The score is computed based on three different IOC scores:
- IP Overall Score.
- URL Overall Score.
- Hashes Overall Score.
Each of these individual scores can range from 0 to 100, and the overall intelligence source score is computed by averaging them.
Each IOC score is comprised of
- Uniqueness Score.
- Timeliness Score.
Let’s start by explaining how the uniqueness score is calculated. Consider that we are computing the IP overall score.
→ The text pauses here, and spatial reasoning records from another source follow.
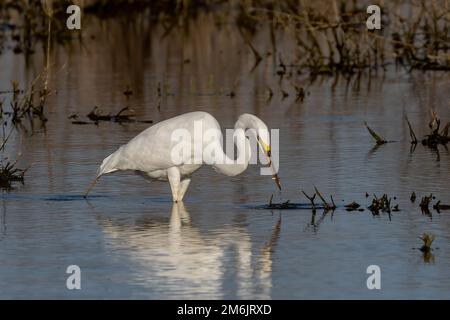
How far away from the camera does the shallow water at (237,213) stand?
7.77 meters

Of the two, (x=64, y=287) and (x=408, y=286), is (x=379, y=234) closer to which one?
(x=408, y=286)

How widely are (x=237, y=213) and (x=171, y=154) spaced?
0.75 m

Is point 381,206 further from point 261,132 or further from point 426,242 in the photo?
point 426,242

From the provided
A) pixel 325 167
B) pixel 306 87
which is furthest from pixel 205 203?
pixel 306 87

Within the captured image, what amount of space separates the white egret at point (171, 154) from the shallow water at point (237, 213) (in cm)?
25

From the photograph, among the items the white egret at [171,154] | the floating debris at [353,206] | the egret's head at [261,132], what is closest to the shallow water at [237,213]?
the floating debris at [353,206]

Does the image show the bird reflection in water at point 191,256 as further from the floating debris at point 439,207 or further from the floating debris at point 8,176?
the floating debris at point 8,176

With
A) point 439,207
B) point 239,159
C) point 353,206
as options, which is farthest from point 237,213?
point 439,207

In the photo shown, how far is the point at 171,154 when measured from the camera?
1023 cm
In this scenario we have a private enclave that has 100 IP's. 7 of these IPs correlate with one or more intelligence sources A, B, and C. If we want to compute the uniqueness score of source A, we would follow this process: collect the number of IPs that were unique to source A - let’s say they were 2 IP's, collect the number of IPs that were in sources A & B - let’s also say they were 2, and finally collect the number of IPs that were in sources A, B & C - let’s say they were 3. The raw uniqueness score would be
2 + 2/2 + 3/3 = 4. In other terms, you can think of uniqueness score as the weighted sum of correlations with a source multiplied by the following weights:
1/(# of intelligence sources containing the indicator)
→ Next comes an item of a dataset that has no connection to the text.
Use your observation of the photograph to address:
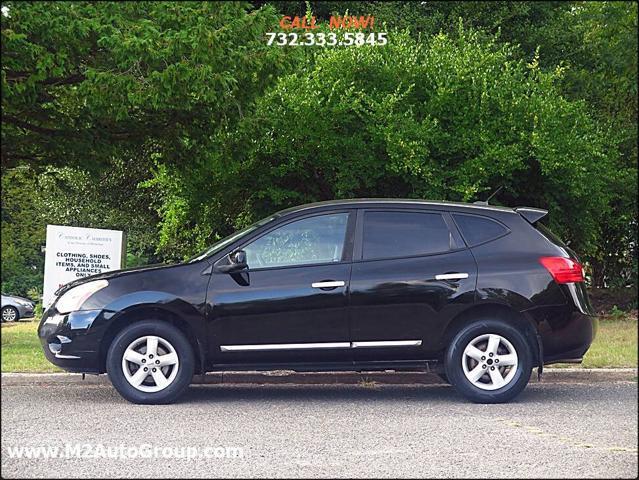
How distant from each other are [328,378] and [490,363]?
79.2 inches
The timeliness score takes into consideration the time difference between the updated time of the private enclave report and the submission time of the source report. We assume that the report submission time corresponds to an incident time. If many intelligence sources and private enclave reports contain the same indicator, we pick the first submission in the private enclave and find the source report with the most recent enrichment. Again, you can think of timeliness as the weighted sum of correlations with a specific intelligence source w.r.t. to the following weights:
1/(# days difference between the private enclave report and source report)
As you can see from these weights the correlation become inversely proportional to the time difference in days. This results in prioritization of enrichment that is provided in a timely manner.
Once the timeliness counts are obtained they are normalized with respect to the total number of extracted IOCs for a certain type. For example, if raw count and uniqueness count were 6 and 4 for IPs and the total number of extracted IPs was 100, the obtained raw_timeliness_score and raw_uniqueness_score are, respectively, 6/100 and 4/100.
How It Works
In order to scale these scores to the 0-100 range, TruSTAR's team performed a study over all of the pairwise raw timeliness and uniqueness scores, between all private enclaves and intelligence sources on the TruSTAR platform. Most scores were skewed towards small values and clustered in a tight range between 0 and 0.35. To increase the interpretability of the data, we had to perform a logarithmic (base e) transformation. To rescale to a 0 to 100 range we find the scaling windows given by the following:
(log(raw_score/(# iocs in the private enclave)) - window_start)/(window_end - window_start)
As mentioned earlier, the window_end and window_start are obtained based on all the data on the platform. In our current example if window_end = -14 and window_start = -1 the computed timeliness and uniqueness scores would be 86 and 83 for an average IP score of 84.5. The same computation is performed for URLs and Hashes. If we have a URL score of 50.5 and a Hash score of 10 the final intelligence source score for source A would be 50%.
With the above scoring methodology you can end up with scores above 100. Based on our analysis we have found that scores above the window_end value (i.e. final score above 100) could be indicative of duplicate data. On the feature, we will issue a warning when this case arises.